Professional background

Keller is a graduate of the Punahou School in Honolulu. She received her B.A. from the University of Hawaii with a double major in psychology and English and worked in Honolulu as a freelance writer, including at the newspaper Honolulu Star-Bulletin. She earned an M.A. and a Ph.D. in American Literature from the University of California at Santa Cruz. She now works as an English teacher at Punahou School.

Personal background and ethnicity

Keller was raised primarily by her Korean mother, Tae Im Beane, in Hawaii and identifies her ethnicity as Korean American. Her father, Robert Cobb, however, was a German computer engineer. She has lived in Hawaii from the age of three.

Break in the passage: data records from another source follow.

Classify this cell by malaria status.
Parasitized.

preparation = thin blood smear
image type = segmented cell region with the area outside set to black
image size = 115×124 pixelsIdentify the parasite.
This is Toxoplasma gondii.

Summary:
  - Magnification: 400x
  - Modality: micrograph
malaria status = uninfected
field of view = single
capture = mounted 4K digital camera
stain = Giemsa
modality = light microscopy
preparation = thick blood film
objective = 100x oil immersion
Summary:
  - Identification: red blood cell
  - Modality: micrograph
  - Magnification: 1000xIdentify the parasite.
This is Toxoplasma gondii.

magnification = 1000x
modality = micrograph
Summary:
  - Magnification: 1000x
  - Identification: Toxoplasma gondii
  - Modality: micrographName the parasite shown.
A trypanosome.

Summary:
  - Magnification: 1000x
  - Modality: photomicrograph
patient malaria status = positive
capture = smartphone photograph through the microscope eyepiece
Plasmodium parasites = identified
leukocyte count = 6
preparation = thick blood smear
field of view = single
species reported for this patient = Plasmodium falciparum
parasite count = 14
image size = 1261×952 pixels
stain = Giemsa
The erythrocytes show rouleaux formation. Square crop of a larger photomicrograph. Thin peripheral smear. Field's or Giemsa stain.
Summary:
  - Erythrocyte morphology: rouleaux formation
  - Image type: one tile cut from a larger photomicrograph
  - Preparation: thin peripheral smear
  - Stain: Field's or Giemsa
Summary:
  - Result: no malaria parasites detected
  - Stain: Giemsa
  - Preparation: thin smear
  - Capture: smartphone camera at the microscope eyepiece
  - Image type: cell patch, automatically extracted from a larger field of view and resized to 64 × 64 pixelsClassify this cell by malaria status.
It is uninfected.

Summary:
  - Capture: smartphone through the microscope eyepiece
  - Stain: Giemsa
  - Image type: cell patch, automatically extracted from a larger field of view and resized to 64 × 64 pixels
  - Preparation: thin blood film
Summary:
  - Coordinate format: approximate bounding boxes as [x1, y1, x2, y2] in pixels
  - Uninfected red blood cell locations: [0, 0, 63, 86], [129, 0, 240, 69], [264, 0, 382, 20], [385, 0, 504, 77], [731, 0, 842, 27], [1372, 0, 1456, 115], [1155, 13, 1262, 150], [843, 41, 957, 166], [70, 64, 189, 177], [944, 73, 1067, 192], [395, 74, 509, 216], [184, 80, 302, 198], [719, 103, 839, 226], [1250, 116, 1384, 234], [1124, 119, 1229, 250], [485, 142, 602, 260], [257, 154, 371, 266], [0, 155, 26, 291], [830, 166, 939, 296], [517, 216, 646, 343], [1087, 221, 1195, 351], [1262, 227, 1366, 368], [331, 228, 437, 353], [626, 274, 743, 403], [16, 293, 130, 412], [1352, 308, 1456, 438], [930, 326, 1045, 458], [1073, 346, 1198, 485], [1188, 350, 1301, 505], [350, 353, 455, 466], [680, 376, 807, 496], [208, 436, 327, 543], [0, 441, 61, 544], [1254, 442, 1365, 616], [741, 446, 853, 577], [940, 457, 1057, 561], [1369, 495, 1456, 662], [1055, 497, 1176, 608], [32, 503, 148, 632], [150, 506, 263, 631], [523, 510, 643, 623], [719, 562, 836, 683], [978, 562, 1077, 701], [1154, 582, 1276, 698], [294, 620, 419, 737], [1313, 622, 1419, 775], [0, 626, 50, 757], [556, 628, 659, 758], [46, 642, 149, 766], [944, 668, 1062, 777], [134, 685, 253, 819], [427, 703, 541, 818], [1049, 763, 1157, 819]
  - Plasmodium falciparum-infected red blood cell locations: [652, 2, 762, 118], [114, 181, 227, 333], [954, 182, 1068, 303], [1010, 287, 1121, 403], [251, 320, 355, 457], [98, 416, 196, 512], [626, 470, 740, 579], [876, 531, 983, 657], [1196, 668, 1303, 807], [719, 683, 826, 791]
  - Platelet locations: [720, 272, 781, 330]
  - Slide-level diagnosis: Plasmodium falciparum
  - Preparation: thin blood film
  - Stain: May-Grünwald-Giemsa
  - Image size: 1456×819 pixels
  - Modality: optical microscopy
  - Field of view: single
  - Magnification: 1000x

Married since 1990 to James Keller, she has two daughters, Tae and Sunhi Keller.

Influences on her work

Keller says she first heard of the term "Asian American" when she took a course in Asian American literature, the first course in this topic offered by the University of Hawaii. The syllabus included Maxine Hong Kingston, Jade Snow Wong, and Joy Kogawa. The genesis of Comfort Woman dated to a 1993 human rights symposium at the University of Hawaii where Keller heard a presentation by Keum Ja Hwang, who had been a comfort woman, the euphemism used by Japanese troops for sex slaves during World War II. "Her experience was so extraordinary," Keller has said, "I thought someone should write about it." Keller’s novels explore her own complex ethnic identity in the context of Hawaii’s multi-ethnic society and her relationship with her mother.